The Mendoza brothers served Carranza as official photographers, and hence they covered many of his public and private functions. In the 1950s they helped enrich the museum’s collection by donating the aforesaid chromolithograph, a collage of the photographic portraits of the 217 Constitutionalist deputies, as well as Venustiano Carranza himself, in the central-upper part of the composition. These images are framed by a series of decorations, including some allegories representing the “Patria” or nation, surrounded by Justice, Law (enshrined in the 1857 and 1917 Constitutions) and Labor.
Apart from the portraits, the chromolithograph also includes eight photographs of the most important moments of the Assembly in its lower section, as well as the fountain pen used to sign the Constitution and the signatures of every deputy. This exhibit is complemented by another picture behind it, with the names of each member of the Constituent Assembly. Both pictures have their respective wooden frames, in different styles, and rest on a base of the same material.

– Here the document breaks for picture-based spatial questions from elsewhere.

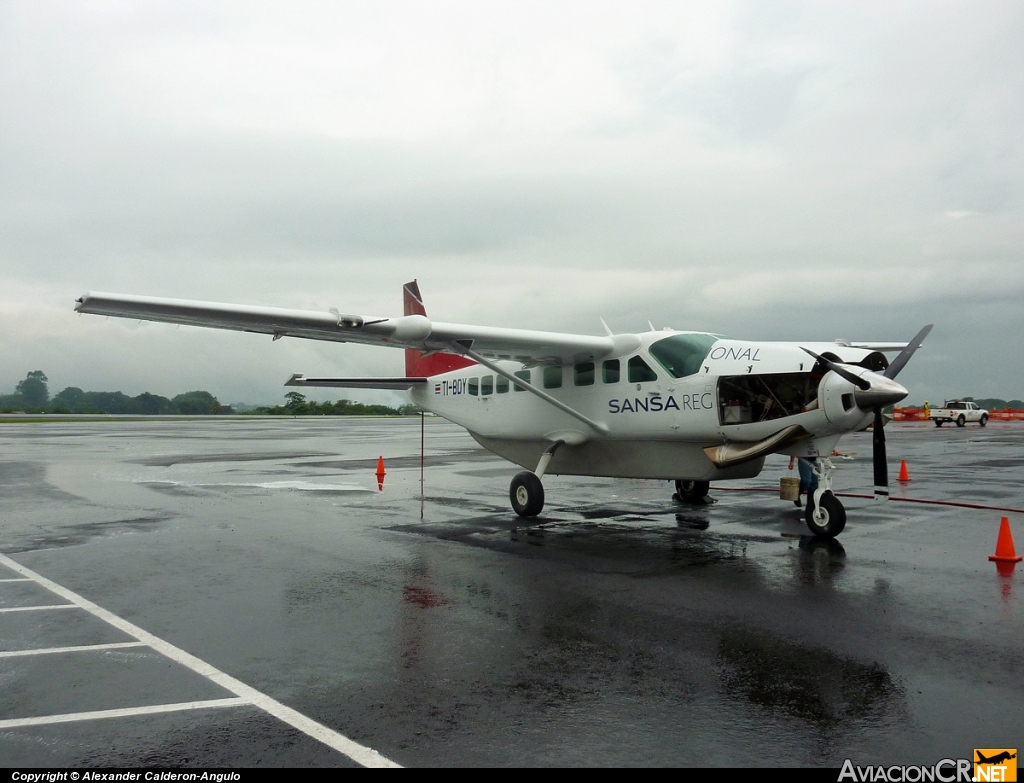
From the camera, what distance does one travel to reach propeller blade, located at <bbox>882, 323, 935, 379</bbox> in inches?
438

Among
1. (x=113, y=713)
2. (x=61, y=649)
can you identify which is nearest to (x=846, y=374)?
(x=113, y=713)

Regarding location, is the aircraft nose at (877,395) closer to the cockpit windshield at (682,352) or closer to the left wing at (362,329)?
the cockpit windshield at (682,352)

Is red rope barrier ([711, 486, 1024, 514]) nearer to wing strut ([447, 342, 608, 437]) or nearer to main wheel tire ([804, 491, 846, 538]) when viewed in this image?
main wheel tire ([804, 491, 846, 538])

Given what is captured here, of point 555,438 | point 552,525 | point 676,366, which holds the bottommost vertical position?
point 552,525

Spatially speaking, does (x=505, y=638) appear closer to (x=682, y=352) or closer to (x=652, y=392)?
(x=652, y=392)

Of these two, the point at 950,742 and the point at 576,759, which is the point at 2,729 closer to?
the point at 576,759

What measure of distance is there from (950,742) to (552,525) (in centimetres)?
801

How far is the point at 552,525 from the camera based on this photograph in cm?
1184

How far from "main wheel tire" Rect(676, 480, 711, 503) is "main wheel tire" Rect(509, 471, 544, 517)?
321cm

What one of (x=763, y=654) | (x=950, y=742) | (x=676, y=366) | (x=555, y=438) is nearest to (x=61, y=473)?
(x=555, y=438)

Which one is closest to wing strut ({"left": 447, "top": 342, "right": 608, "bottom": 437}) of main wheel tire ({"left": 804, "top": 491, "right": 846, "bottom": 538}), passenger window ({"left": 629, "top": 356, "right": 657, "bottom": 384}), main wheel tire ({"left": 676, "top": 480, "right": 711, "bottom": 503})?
passenger window ({"left": 629, "top": 356, "right": 657, "bottom": 384})

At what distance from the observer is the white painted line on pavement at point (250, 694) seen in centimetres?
390

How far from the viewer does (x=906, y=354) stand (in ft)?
37.3

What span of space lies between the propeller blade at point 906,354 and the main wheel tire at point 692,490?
4232 mm
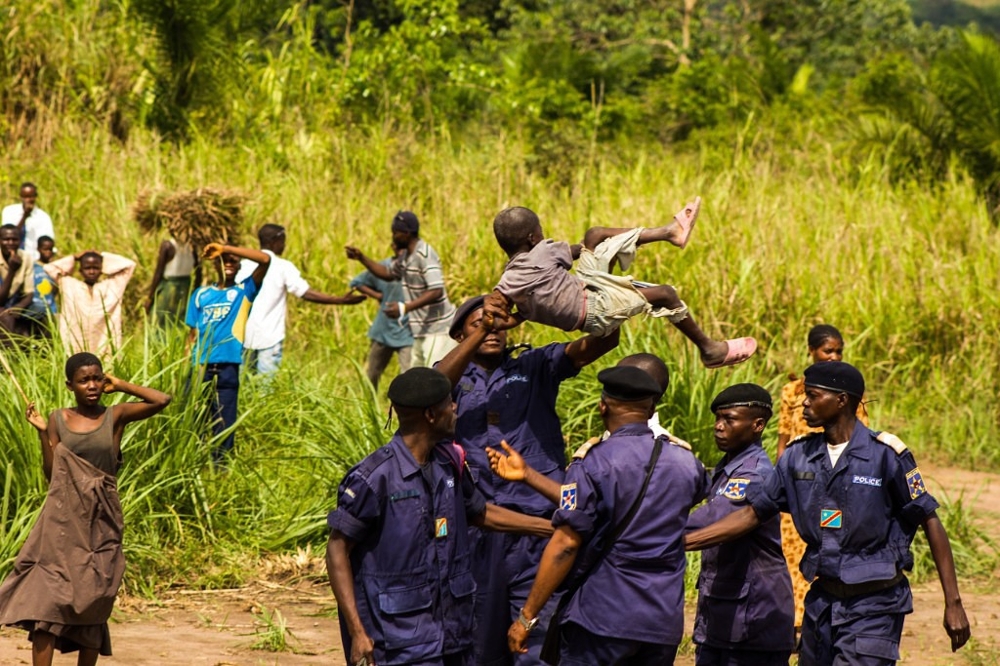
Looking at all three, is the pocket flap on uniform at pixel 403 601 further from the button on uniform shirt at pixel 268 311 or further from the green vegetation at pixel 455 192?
the button on uniform shirt at pixel 268 311

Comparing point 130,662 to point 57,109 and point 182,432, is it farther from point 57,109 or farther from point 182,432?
point 57,109

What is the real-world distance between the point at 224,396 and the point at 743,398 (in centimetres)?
430

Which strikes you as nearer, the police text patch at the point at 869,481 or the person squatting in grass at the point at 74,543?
the police text patch at the point at 869,481

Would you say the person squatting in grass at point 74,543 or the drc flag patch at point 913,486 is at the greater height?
the drc flag patch at point 913,486

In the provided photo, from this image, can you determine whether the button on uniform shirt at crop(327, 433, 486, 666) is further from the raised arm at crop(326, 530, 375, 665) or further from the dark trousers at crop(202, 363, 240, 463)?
the dark trousers at crop(202, 363, 240, 463)

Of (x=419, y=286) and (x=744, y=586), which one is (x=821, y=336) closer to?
(x=744, y=586)

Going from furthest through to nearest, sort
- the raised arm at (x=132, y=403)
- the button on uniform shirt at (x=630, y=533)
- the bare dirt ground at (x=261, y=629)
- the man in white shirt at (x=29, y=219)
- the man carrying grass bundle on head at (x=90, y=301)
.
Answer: the man in white shirt at (x=29, y=219)
the man carrying grass bundle on head at (x=90, y=301)
the bare dirt ground at (x=261, y=629)
the raised arm at (x=132, y=403)
the button on uniform shirt at (x=630, y=533)

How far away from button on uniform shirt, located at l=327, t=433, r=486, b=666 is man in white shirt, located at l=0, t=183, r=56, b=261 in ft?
29.8

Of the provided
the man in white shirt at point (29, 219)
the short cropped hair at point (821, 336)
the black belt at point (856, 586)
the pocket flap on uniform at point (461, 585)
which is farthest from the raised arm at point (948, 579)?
the man in white shirt at point (29, 219)

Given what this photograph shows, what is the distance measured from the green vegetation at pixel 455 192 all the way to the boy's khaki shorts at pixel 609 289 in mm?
3059

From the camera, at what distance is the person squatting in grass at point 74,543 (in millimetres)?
5453

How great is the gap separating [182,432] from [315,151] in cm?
829

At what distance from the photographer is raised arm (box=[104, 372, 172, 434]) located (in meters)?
5.73

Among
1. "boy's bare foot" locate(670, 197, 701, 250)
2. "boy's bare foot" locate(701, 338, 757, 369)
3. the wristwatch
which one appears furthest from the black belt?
"boy's bare foot" locate(670, 197, 701, 250)
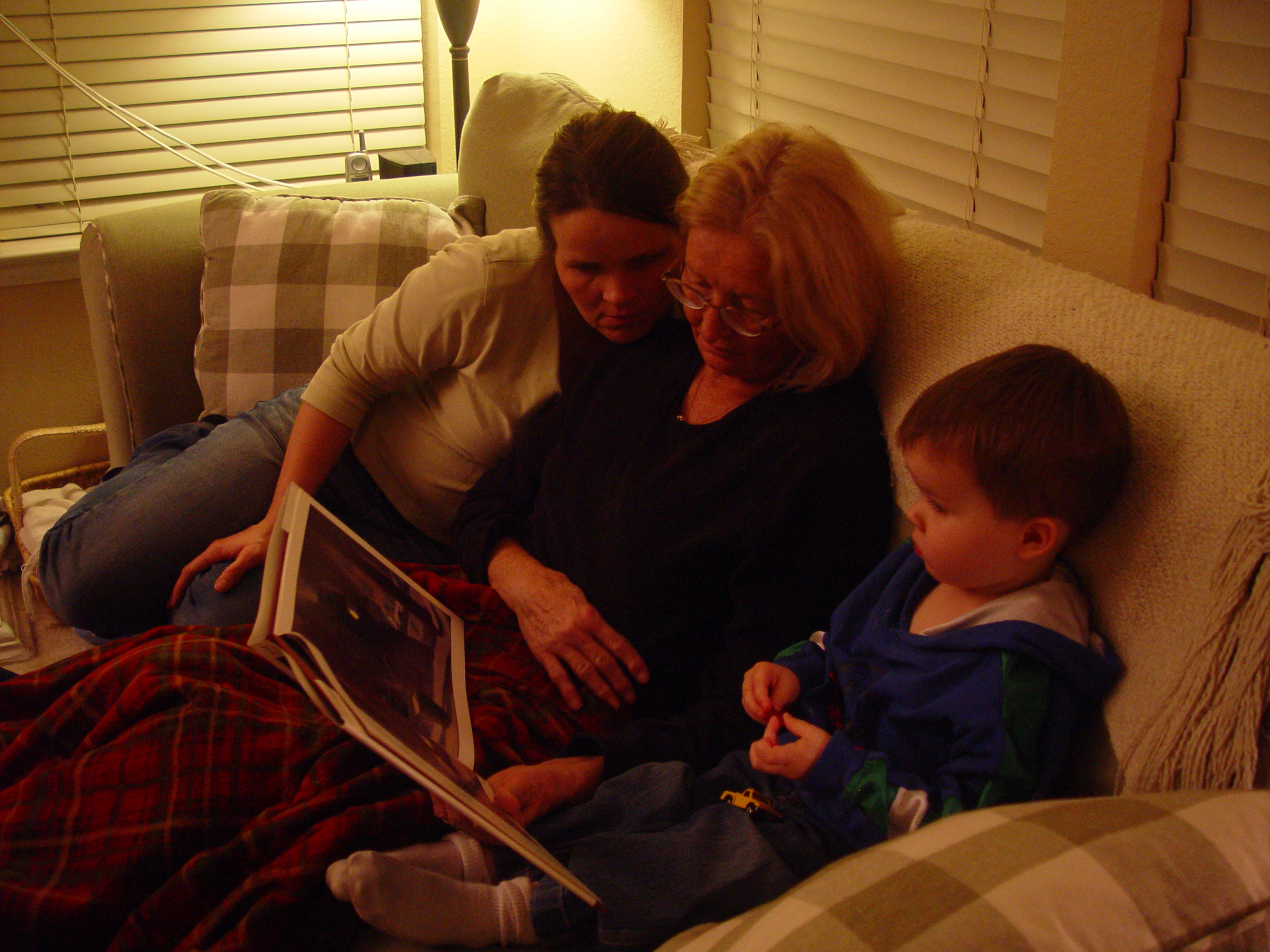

This chromolithograph is a unique work. Although it forms part of a series of works by Carranza’s photographers to commemorate the Assembly, it has a number of other special characteristics. There are at least two others in existence. Apart from its historical importance, the work is also technically interesting since it represents the most ambitious work carried out by the Mendoza brothers, and is an example of mid-twentieth century photographic techniques.
This work and others help keep alive the memory of the men who, like Carranza and the Constitutionalist deputies, rose up in arms to defeat a dictatorship with the aim of establishing a fairer system.
- Barrón, Luis, 2009, Carranza: el último reformista porfiriano, México, Tusquets.
- Río Cañedo, Lorenza del y Gabriela Pulido Llano (coords.), 2013, Vida y obra de Venustiano Carranza, México, LXII Legislatura / INAH / Museo Casa de Carranza / Conaculta / CARSO.
- Krauze, Enrique, 1987, Venustiano Carranza. Puente entre siglos, investigación iconográfica de Aurelio de los Reyes, México, FCE.
- Matute, Álvaro, 1995, Historia de la Revolución Mexicana, 1917-1924: las dificultades del nuevo estado, México, Colmex / CEH.
- Plana, Manuel, 2011, Venustiano Carranza 1911-1914: el ascenso del dirigente político y el proceso revolucionario en Coahuila, México, Colmex / Gobierno del Estado de Coahuila de Zaragoza / Universidad de Alcalá de Henares / Instituto de Estudios Latinoamericanos.